Requirement: Whenever a line in the listing contains "show", copy that line.
Data extracts section start
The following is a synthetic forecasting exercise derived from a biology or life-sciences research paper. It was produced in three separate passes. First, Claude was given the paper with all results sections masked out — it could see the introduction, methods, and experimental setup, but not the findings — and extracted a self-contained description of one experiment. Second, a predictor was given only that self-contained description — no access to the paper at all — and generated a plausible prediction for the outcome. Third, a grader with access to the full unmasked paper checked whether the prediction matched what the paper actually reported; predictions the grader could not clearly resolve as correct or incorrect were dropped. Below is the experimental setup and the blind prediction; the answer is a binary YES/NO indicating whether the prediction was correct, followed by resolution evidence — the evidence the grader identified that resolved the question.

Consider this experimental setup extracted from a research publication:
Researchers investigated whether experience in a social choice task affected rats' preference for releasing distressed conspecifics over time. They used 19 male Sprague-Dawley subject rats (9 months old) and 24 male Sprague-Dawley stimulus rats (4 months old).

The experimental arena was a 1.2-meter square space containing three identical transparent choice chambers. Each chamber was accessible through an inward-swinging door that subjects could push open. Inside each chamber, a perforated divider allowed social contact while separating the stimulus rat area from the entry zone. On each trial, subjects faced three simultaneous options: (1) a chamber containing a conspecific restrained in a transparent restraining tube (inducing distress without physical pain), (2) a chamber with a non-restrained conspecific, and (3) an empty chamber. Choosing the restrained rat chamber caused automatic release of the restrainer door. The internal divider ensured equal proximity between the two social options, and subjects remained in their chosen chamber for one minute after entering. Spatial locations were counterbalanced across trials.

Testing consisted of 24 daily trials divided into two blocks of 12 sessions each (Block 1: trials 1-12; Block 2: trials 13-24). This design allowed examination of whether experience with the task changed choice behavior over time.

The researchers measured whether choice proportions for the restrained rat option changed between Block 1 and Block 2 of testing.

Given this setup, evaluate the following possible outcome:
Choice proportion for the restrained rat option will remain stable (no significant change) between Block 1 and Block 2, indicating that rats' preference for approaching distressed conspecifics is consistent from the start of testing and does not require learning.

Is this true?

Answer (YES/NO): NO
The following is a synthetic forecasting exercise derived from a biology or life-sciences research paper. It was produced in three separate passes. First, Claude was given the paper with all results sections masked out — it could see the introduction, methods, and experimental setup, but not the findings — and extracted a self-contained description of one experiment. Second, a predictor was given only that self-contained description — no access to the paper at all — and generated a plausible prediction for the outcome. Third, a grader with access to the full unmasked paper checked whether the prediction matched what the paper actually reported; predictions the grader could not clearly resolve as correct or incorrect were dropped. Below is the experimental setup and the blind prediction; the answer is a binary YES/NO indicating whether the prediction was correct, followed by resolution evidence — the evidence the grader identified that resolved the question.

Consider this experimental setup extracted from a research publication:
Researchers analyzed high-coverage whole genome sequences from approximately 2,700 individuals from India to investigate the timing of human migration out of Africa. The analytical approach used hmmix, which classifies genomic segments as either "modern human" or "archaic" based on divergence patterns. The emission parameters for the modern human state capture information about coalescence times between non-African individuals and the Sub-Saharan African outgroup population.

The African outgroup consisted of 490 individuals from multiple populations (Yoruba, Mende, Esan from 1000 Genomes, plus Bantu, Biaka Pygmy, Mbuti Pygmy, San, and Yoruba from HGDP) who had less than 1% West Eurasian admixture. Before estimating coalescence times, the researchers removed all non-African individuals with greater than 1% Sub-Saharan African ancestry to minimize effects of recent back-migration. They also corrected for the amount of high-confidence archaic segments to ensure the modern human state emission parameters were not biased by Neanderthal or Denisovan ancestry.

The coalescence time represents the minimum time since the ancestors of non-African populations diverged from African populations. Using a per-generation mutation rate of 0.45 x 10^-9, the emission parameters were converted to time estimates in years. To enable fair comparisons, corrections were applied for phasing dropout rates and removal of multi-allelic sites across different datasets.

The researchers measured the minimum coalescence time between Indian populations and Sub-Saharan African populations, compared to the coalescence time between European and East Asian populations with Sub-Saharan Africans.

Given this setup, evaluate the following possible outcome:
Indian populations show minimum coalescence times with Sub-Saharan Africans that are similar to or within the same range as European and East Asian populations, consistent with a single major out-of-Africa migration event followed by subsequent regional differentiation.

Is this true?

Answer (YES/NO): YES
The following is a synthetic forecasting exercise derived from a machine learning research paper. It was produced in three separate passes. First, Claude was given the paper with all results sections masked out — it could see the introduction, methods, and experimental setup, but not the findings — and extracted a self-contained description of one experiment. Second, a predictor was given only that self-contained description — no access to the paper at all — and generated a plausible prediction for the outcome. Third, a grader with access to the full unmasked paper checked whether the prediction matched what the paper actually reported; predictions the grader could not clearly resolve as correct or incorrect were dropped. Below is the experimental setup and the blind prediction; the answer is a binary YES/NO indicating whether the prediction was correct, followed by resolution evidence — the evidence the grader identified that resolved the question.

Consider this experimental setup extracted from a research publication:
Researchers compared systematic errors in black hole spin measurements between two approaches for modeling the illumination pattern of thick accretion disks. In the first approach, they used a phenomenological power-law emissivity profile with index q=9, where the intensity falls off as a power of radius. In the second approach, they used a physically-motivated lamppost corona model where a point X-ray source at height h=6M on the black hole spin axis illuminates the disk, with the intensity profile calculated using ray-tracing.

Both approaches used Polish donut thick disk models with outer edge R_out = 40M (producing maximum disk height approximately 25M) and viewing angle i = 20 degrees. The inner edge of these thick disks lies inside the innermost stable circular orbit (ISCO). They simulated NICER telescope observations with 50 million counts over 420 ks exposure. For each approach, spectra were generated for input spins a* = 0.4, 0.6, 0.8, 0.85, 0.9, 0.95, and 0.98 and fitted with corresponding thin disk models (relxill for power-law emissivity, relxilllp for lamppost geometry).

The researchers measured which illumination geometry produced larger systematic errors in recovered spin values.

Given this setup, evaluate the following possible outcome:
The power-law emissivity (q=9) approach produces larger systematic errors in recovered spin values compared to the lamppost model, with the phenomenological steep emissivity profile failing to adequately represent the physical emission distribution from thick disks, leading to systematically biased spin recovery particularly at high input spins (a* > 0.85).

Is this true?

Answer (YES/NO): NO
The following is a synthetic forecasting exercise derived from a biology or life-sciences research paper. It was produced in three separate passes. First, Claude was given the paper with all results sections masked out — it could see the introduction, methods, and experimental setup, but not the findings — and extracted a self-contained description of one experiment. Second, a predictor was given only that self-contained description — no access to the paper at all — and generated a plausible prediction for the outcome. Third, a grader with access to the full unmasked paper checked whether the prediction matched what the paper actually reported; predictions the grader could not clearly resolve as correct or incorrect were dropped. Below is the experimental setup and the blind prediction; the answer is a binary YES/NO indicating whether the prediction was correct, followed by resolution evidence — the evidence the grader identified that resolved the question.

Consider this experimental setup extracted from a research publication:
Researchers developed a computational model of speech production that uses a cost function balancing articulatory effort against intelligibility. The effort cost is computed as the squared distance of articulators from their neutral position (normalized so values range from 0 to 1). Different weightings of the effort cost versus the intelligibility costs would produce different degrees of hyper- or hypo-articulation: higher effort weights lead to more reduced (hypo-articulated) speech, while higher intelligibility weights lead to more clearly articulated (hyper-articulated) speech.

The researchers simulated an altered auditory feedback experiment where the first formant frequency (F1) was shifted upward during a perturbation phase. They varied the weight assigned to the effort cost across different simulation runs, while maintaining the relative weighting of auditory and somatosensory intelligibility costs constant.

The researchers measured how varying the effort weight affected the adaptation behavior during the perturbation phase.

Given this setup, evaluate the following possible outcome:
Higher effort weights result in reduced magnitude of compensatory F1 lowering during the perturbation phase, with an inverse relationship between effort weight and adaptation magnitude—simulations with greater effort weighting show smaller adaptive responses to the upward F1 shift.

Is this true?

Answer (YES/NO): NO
Data extracts section end
Solution for this task:
Indian populations show minimum coalescence times with Sub-Saharan Africans that are similar to or within the same range as European and East Asian populations, consistent with a single major out-of-Africa migration event followed by subsequent regional differentiation.
Higher effort weights result in reduced magnitude of compensatory F1 lowering during the perturbation phase, with an inverse relationship between effort weight and adaptation magnitude—simulations with greater effort weighting show smaller adaptive responses to the upward F1 shift.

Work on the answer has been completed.